→ **TEXTO FORNECIDO**
“Feira de Santana-Ba - Tenho 25 anos, não bebo e nunca fumei. Sangue A+. Estou colocando meu rim a venda. Interessados entrar em contato pelo e-mail: aaaa@hotmail.com”. O inusitado anúncio, que inicialmente soa como uma brincadeira de mal gosto, trata-se da mais nova modalidade de livre negociação via internet. Sem nenhum tipo de restrição, facilmente, centenas de mensagens de venda de tecidos e órgãos humanos, como rins, medula óssea, córnea e até mesmo o fígado, podem ser encontradas em qualquer site de busca.
Conforme especialistas, trata-se do mais puro retrato da violação humana, de pessoas que não hesitam em aproveitar o alcance da rede e o desespero de gente que passa anos à espera de uma doação e lançam seu preço, com intuito apenas de fechar um grande negócio. Para isso, nem mesmo a lei, que classifica a ação como crime passível de cadeia, assim como os riscos à própria vida, são levados em consideração.
O valor da transação, em geral, varia entre 30 mil e R$ 100 mil, mas pode chegar a até R$ 200 mil. Surpreendentemente, todo o acordo é feito através da internet. É pela rede que comprador e vendedor se conhecem, trocam informações sobre condições de saúde, combinam detalhes do processo de compra, compartilham exames clínicos e até pechincham. Geralmente, só na hora de fazer a cirurgia é que eles se encontram.
Para se ter idéia, em troca de dinheiro, alguns ignoram o limite da sobrevivência e chegam a anunciar a venda, não apenas de um, mas de dois órgãos de uma só vez. E o que é pior, por apenas R$ 1.500, como mostra o anúncio: “Vendo meu rim ou uma córnea urgente. Estou em
Minas Gerais e precisando de 1. 500 reais urgente. Não possuo bens para vender”.

→ **DADOS DISPONÍVEIS**
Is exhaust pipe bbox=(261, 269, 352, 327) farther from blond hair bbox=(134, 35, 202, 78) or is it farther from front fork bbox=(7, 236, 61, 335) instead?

→ **INSTRUÇÕES**
(1) Transcreva do texto sobre a venda de órgãos pela internet o trecho que vai de "Conforme especialistas, trata-se" até "eles se encontram.".
(2) Indique se cada afirmação abaixo está de acordo com o texto sobre a venda de órgãos pela internet. Responda sim ou não e cite literalmente as palavras do texto que decidem a resposta.
(a) O anúncio de Feira de Santana informa que o tipo sanguíneo do anunciante é A+.
(b) O valor da transação pode chegar a R$ 500 mil.
(c) Em geral, comprador e vendedor só se encontram no momento da cirurgia.
(3) Prossiga com a escrita do texto sobre a venda de órgãos pela internet a partir do ponto em que ele termina.
O material não tem relação com o texto sobre a venda de órgãos pela internet.

→ **RESPOSTAS**
(1)
Conforme especialistas, trata-se do mais puro retrato da violação humana, de pessoas que não hesitam em aproveitar o alcance da rede e o desespero de gente que passa anos à espera de uma doação e lançam seu preço, com intuito apenas de fechar um grande negócio. Para isso, nem mesmo a lei, que classifica a ação como crime passível de cadeia, assim como os riscos à própria vida, são levados em consideração.
O valor da transação, em geral, varia entre 30 mil e R$ 100 mil, mas pode chegar a até R$ 200 mil. Surpreendentemente, todo o acordo é feito através da internet. É pela rede que comprador e vendedor se conhecem, trocam informações sobre condições de saúde, combinam detalhes do processo de compra, compartilham exames clínicos e até pechincham. Geralmente, só na hora de fazer a cirurgia é que eles se encontram.

(2)
(a) Sim: "Sangue A+."
(b) Não: "mas pode chegar a até R$ 200 mil."
(c) Sim: "Geralmente, só na hora de fazer a cirurgia é que eles se encontram."

(3)
No entanto, “infelizmente” histórias como essas são comuns a homens e mulheres de todos os cantos do país. Altas dívidas, custo da escola dos filhos, dinheiro para pagar um casamento e vontade de sair do Brasil são as principais razões apontadas por quem publica um anúncio para vender uma parte de si. Os anunciantes contam dramas econômicos semelhantes, quase sempre ligados a dificuldades para quitar dívidas. Alguns chegam a afirmar conhecer os riscos - legais e de complicações na cirurgia, assim como os questionamentos morais.
Pelas leis brasileiras, tanto o anúncio quanto o comércio são ilegais e passíveis de prisão. As penas variam de dois a 20 anos. O artigo 9º da lei dos transplantes afirma que “é permitida à pessoa juridicamente capaz dispor gratuitamente de tecidos, órgãos ou partes do próprio corpo vivo para fins de transplante ou terapêuticos”, desde que sejam órgãos duplos ou partes do corpo cuja retirada não impeça o doador de continuar vivendo sem risco para sua integridade. (Por Fernanda Chagas)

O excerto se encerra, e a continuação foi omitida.